CHALLENGES.
(a) Do these statements agree with the film review? For each, answer yes or no and quote the review's deciding words exactly. (i) The satellite that crashes in Eastern Serbia is an American military satellite. (ii) The Rift was produced in a single country. (iii) The Rift was made on a large budget.
(b) According to the film review, which two actors give strong turns in The Rift?
(c) Could you write the next part of the film review, picking up after its last sentence?

READING TEXT.
◇ ◇ ◇

An American military satellite crash lands in Eastern Serbia and a team of US and Serbian agents are dispatched to secure the remains of the satellite, but when they locate the crash site all is not as it seems.
One of the treats of reviewing horror films is the chance to get different perspectives on what it is that frightens us from not just different directors but different countries of origin as well. Sometimes the experience can be disheartening if the picture is truly a mess. Yet, every once in awhile one runs across a celluloid needle that makes wading through the haystack of turkeys worthwhile. The Serbia/South Korea/Slovenia production The Rift is a complex, convoluted story wrapped in visuals and production values that belie its low budget constraints and features two strong turns by movie and genre vets Ken Foree and Monte Markham.

◇ ◇ ◇

MATERIAL PROVIDED.
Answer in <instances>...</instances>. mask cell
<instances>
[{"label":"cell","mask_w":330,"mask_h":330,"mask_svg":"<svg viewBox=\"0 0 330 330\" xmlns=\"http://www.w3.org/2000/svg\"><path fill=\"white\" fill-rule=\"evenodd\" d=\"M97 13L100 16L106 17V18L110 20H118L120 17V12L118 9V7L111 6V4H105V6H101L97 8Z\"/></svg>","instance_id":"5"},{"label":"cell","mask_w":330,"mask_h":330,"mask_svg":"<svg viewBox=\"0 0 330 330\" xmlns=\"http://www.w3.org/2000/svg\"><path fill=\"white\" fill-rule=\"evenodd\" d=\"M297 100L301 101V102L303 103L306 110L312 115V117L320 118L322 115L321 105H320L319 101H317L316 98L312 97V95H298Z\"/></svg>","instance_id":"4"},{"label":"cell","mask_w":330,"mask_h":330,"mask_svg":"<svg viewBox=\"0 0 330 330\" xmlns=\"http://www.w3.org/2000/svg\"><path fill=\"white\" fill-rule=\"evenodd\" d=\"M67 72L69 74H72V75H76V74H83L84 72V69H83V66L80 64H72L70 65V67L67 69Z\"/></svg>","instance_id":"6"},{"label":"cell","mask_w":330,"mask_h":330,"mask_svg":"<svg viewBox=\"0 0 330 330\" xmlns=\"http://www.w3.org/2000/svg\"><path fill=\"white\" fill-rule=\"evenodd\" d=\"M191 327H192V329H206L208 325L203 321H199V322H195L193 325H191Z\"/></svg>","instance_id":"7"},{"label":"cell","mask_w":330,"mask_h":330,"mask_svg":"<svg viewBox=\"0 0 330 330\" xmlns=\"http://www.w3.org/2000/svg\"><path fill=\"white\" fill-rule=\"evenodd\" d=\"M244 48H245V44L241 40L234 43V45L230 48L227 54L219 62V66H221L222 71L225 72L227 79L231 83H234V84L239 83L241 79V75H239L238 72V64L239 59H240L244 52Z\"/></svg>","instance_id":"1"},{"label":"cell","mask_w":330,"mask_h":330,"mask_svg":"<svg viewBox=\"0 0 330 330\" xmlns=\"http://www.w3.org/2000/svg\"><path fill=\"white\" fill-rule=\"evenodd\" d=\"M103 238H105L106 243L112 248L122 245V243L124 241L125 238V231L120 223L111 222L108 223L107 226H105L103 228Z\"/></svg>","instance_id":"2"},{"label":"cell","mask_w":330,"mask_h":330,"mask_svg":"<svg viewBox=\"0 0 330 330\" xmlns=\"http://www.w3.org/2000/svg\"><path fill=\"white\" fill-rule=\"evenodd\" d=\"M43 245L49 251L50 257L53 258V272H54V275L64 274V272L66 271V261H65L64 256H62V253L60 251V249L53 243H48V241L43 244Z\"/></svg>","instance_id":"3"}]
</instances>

◇ ◇ ◇

RESPONSES FOR EACH TASK.
(a)
(i) Yes: "An American military satellite crash lands in Eastern Serbia"
(ii) No: "The Serbia/South Korea/Slovenia production The Rift"
(iii) No: "visuals and production values that belie its low budget constraints"

(b) Ken Foree and Monte Markham.

(c)
A U.S. satellite crashes in a remote area of eastern Serbia and a group of American and Serbian agents races to recover the data from it. What they find when they arrive, however, are unimaginable horrors that include a mysterious rift in time and space as well as an unseen malevolent presence. Now the team must fight for both their lives and their sanity as they struggle to escape.
Being a longtime George Romero Dead series fan, I became aware of Ken Foree’s skill at playing the gritted teeth, muscular hero with his cult status cementing turn as Peter in the original Dawn of the Dead. There was a sense of cool and humanity you see in his façade even as he’s mowing down zombies. Foree, in a sense, was the Samuel L. Jackson of B horror before there was ever a Samuel L. Jackson.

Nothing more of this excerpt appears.